---- Texte fourni
À force de vivre à l’ombre de ses maîtres, il a fini par s’aveugler. Du moins sa cécité ne s’applique que sur sa personne, ses intérêts, ses droits, ses besoins, obscurcis et obstrués par sa résignation, perçus avec les yeux déformants de ses maîtres qui avancent toujours masqués, avec le regard programmé de « son » État paternaliste totalitaire, avec la vue mystifiée de son Éducation nationale spécialisée en pédagogie de l’obéissance, avec les jumelles idéologiques de ses ennemis gouvernementaux et patronaux. 

Ainsi, à force de résignation cet homme est devenu intellectuellement aveugle. Pour guider sa vie, il est contraint de s’aider des lunettes idéologiques de ses maîtres. De se munir de la canne prescriptive de ses maîtres pour s’orienter dans les dédales de sa vie précarisée et paupérisée, les méandres de son existence mortuaire. Cette canne normative lui sert de guide ou, plutôt, c’est elle qui le mène comme bon lui semble, dans les directions balisées par les maîtres d’œuvres de l’idéologie hypnotique dominante, les architectes du grand capital, les détenteurs du tentaculaire et totalitaire pouvoir. 

Son horizon est tracé depuis le berceau jusqu’à la tombe. Pour notre homme en résine pétri de résignation, il ne conçoit pas d’autres voies à son existence, une autre alternative à sa vie. Point de salut en dehors des sentiers battus, pour notre homme moralement corrompu, socialement abattu.

Cet homme résigné à qui on a greffé des panneaux indicateurs dans le cerveau pour qu’il ne dévie pas de voie existentielle, n’emprunte pas d’autres chemins de la vie, ne bifurque pas vers des horizons débarrassés des codes de conduite édictés et dictés par la police de la pensée, cette force servante de l’ordre établi, des conventions sociales, des normes dominantes. 

Pas question de changer de direction. D’emprunter les chemins du salut. D’orienter sa vie selon ses besoins. Les réflexes de la résignation ont creusé leurs sillons dans son comportement asservi. La routine de la réglementaire conduite résignée poursuit sa route dans son cerveau lobotomisé. L’habitude de la servile attitude ne connaît pas de lassitude, en dépit de la platitude existentielle de notre homme résigné, cet être résigné tout désigné à se complaire de sa morveuse et morne vie.
--------
▸ Consigne
Recopiez à l'identique le passage du texte sur l'homme résigné qui débute aux mots « Cet homme résigné » et s'achève après « des normes dominantes. ».
---- Lignes de données
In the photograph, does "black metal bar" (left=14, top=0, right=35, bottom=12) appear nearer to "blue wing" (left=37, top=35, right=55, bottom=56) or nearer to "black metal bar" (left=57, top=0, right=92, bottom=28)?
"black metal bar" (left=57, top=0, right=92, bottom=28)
--------
▸ Bonne réponse
Cet homme résigné à qui on a greffé des panneaux indicateurs dans le cerveau pour qu’il ne dévie pas de voie existentielle, n’emprunte pas d’autres chemins de la vie, ne bifurque pas vers des horizons débarrassés des codes de conduite édictés et dictés par la police de la pensée, cette force servante de l’ordre établi, des conventions sociales, des normes dominantes.